However, Chanthy said: “Considering the economy of Cambodia as well as the world as a whole, [the rise of shipping prices] has not had a significant impact. Some products have seen their prices increase, but no production chain has been stuck or very disrupted.”
Logistics Business Association president Chea Chandara said that transport prices only started to rise in Cambodia in April, as companies were unable to offset financial losses caused by rising fuel prices.
“Even though the price of some domestic transport has been raised, it is only to break even,” he said. “There has been no profit to be made.”
Regarding the recent shortage of containers for Cambodian exports, Chandara said this problem has largely been eased and is less likely to happen in the near future.
Cambodia Rice Federation president Song Saran said that the latest increase in fuel prices has not had a significant impact on the domestic rice sector, as mills are operated by electricity, rates of which have not increased.
However, he said, the increase in fuel rates could have an impact on the cost of rice cultivation, as it would raise prices associated with the rental of machinery for ploughing and harvesting.
Saran said that domestic shipping costs have fluctuated “somewhat”, with carriers charging a 20 per cent ‘Fuel Charge’ while international shipping rates remain the same due to prices having already increased before the latest oil price hike.
Regarding the export of Cambodian milled rice to the international market, Saran said that in his view, there is “no big problem” as long as the amount of fuel still in supply remains stable.
He noted that oil has “little effect” on the cost of production of rice products, with costs for dry rice prices increasing just 13 per cent due to its use in water pumping, while producing wet rice does not require the use of fuel at all.
However, he said that if fuel prices continue to rise long-term, the impact will stand to be even greater. “We are considering how much [the increase in fuel prices] will affect [the rice sector] as the situation is changing rapidly.

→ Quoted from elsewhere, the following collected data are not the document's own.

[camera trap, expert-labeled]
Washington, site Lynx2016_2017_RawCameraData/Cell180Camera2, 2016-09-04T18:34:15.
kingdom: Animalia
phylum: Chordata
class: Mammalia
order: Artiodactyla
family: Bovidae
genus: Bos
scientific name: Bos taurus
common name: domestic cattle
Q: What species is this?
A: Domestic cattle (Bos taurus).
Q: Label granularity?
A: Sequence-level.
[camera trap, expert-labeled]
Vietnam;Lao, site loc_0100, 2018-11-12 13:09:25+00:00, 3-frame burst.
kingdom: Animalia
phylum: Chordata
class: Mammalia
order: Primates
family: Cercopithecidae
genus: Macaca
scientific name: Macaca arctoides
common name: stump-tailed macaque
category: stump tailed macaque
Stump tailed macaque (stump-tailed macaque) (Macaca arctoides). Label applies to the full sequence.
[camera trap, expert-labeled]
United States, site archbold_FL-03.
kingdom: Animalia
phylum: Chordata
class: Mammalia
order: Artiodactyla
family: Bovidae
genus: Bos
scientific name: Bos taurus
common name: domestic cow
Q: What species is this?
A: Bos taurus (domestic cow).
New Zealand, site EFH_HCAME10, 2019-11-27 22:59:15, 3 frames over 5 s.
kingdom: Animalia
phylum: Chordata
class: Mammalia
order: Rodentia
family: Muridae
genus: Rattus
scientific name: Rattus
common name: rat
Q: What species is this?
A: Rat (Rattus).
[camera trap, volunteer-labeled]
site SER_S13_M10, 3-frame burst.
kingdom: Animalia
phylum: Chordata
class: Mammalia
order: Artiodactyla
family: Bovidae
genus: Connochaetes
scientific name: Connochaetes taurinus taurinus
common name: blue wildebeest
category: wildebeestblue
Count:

We do not know if the conflict in Ukraine will end sooner or later, and if oil-producing countries can increase production to supply market demand,” he said.
“If fuel prices continue to rise, then shipping prices could rise further, but that does not mean [we should stop] shipping.”
The ministry notice shows that the current tri-monthly regular EA92 rate was calculated by adding the $0.8891 average Means of Platts Singapore (MOPS) over May 11-20, $0.1716 in taxes and associated charges ($0.0847 in customs duty, $0.0200 in additional fees and $0.0669 in special fees) and $0.20 premium – summing up to about $1.261 – plus an extra 10 per cent surcharge on top of that for a total of $1.3863 or 5,632 riel, which were then adjusted to their final values.
Similarly, the diesel rate was computed from a $0.9325 mean MOPS (over the same seven working days), $0.0595 in taxes and associated charges ($0.0000 in customs duty, $0.0400 in additional fees and $0.0195 in special fees) and $0.23 premium – tallying up to around $1.222 – with a 10 per cent surcharge for a sum of $1.3472 or 5,459 riel, which were then rounded to their current values.
Taxes and associated changes were adjusted for the first time since December 16, 2020, revised down by 7.1 per cent and 19.8 per cent, respectively, for petrol and diesel.
The notice mentioned that the two current per-litre rates include a 6.5 US cent reduction approved by Prime Minister Hun Sen “to ease the people’s livelihoods”, up from 4 US cents, which had remained unchanged since July 2018.